◆ Prompt: Give back the full data character for character.
Material for this task Start Marker
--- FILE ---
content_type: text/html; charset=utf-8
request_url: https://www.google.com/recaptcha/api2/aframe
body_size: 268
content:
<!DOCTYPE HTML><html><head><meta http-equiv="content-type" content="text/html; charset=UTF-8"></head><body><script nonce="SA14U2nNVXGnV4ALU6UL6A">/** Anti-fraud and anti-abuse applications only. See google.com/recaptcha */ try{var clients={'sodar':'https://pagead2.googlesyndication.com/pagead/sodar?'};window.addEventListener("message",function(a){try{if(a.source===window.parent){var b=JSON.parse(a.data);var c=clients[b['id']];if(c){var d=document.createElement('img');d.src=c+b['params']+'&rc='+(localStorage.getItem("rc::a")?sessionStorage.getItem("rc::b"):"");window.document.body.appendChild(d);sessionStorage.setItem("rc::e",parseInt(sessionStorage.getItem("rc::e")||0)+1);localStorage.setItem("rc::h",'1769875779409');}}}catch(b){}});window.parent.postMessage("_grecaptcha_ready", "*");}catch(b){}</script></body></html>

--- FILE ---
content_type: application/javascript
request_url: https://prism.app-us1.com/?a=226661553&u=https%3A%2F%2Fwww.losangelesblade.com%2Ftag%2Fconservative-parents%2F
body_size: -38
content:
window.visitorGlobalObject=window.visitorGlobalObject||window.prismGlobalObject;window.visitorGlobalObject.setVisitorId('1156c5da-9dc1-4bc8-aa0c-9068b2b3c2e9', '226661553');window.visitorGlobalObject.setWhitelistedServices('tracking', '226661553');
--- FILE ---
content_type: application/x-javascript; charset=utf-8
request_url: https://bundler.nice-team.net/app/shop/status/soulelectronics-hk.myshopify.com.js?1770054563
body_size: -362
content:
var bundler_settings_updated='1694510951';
Material for this task End Marker
◆ Reply:
--- FILE ---
content_type: text/html; charset=utf-8
request_url: https://www.google.com/recaptcha/api2/aframe
body_size: 268
content:
<!DOCTYPE HTML><html><head><meta http-equiv="content-type" content="text/html; charset=UTF-8"></head><body><script nonce="SA14U2nNVXGnV4ALU6UL6A">/** Anti-fraud and anti-abuse applications only. See google.com/recaptcha */ try{var clients={'sodar':'https://pagead2.googlesyndication.com/pagead/sodar?'};window.addEventListener("message",function(a){try{if(a.source===window.parent){var b=JSON.parse(a.data);var c=clients[b['id']];if(c){var d=document.createElement('img');d.src=c+b['params']+'&rc='+(localStorage.getItem("rc::a")?sessionStorage.getItem("rc::b"):"");window.document.body.appendChild(d);sessionStorage.setItem("rc::e",parseInt(sessionStorage.getItem("rc::e")||0)+1);localStorage.setItem("rc::h",'1769875779409');}}}catch(b){}});window.parent.postMessage("_grecaptcha_ready", "*");}catch(b){}</script></body></html>

--- FILE ---
content_type: application/javascript
request_url: https://prism.app-us1.com/?a=226661553&u=https%3A%2F%2Fwww.losangelesblade.com%2Ftag%2Fconservative-parents%2F
body_size: -38
content:
window.visitorGlobalObject=window.visitorGlobalObject||window.prismGlobalObject;window.visitorGlobalObject.setVisitorId('1156c5da-9dc1-4bc8-aa0c-9068b2b3c2e9', '226661553');window.visitorGlobalObject.setWhitelistedServices('tracking', '226661553');
--- FILE ---
content_type: application/x-javascript; charset=utf-8
request_url: https://bundler.nice-team.net/app/shop/status/soulelectronics-hk.myshopify.com.js?1770054563
body_size: -362
content:
var bundler_settings_updated='1694510951';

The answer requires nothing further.